Pick out every line in the material below that contains the word "further" and copy each one.

Raw data ->
--- start ---

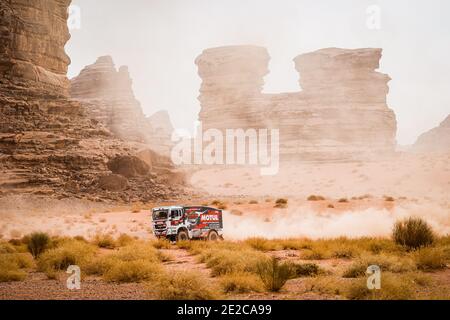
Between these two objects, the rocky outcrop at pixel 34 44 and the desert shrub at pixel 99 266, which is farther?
the rocky outcrop at pixel 34 44

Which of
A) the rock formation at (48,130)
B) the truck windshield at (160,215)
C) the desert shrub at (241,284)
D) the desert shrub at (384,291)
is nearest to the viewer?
the desert shrub at (384,291)

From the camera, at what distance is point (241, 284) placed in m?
10.2

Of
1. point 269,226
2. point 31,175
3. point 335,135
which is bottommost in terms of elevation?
point 269,226

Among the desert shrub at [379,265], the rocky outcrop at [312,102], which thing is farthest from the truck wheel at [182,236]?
the rocky outcrop at [312,102]

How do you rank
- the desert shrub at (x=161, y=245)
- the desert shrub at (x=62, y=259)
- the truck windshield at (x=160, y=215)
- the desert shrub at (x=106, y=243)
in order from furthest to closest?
1. the desert shrub at (x=106, y=243)
2. the truck windshield at (x=160, y=215)
3. the desert shrub at (x=161, y=245)
4. the desert shrub at (x=62, y=259)

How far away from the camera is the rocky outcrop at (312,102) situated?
84688 mm

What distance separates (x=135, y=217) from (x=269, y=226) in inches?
407

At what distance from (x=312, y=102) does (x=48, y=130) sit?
55130 millimetres

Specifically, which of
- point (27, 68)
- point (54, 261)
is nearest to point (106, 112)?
point (27, 68)

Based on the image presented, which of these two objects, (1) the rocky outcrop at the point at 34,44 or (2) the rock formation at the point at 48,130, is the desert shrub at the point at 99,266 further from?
(1) the rocky outcrop at the point at 34,44

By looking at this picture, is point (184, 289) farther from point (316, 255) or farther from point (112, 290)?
point (316, 255)

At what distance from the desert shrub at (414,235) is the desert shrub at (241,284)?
769 cm

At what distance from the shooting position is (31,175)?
41.3 m

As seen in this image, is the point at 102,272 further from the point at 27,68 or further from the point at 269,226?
the point at 27,68
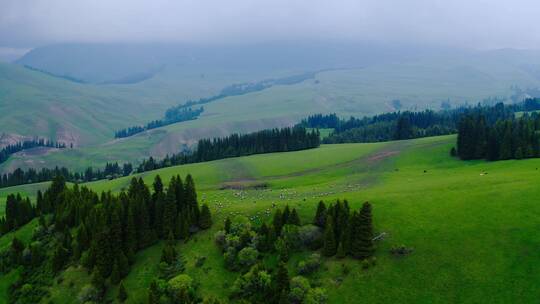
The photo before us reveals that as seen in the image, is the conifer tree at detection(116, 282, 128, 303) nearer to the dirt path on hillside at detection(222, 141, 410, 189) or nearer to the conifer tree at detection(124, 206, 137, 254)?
the conifer tree at detection(124, 206, 137, 254)

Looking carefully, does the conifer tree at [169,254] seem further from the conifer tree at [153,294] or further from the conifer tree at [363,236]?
the conifer tree at [363,236]

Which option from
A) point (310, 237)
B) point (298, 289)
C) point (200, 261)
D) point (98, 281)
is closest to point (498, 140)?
point (310, 237)

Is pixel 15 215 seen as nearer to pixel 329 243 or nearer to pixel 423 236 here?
pixel 329 243

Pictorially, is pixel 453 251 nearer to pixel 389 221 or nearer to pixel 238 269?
pixel 389 221

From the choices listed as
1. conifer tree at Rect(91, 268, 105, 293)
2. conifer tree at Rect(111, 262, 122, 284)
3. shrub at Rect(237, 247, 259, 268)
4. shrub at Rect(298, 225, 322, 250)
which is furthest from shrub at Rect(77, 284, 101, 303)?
shrub at Rect(298, 225, 322, 250)

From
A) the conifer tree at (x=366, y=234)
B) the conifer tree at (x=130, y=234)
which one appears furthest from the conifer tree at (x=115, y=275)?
the conifer tree at (x=366, y=234)
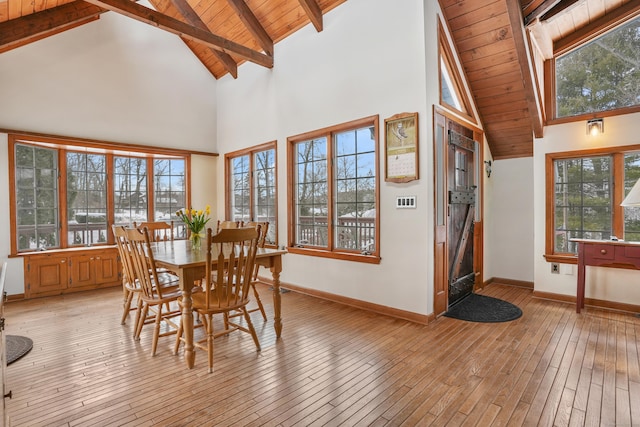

--- end ---

Output of the exercise ->
Based on the image presented, which of these two objects, (1) the rocky outcrop at the point at 34,44 or (2) the rock formation at the point at 48,130, is the desert shrub at the point at 99,266 further from?
As seen in this image, is the point at 102,272 further from the point at 27,68 or further from the point at 269,226?
Looking carefully, does the conifer tree at [169,254] seem further from the conifer tree at [153,294] or further from the conifer tree at [363,236]?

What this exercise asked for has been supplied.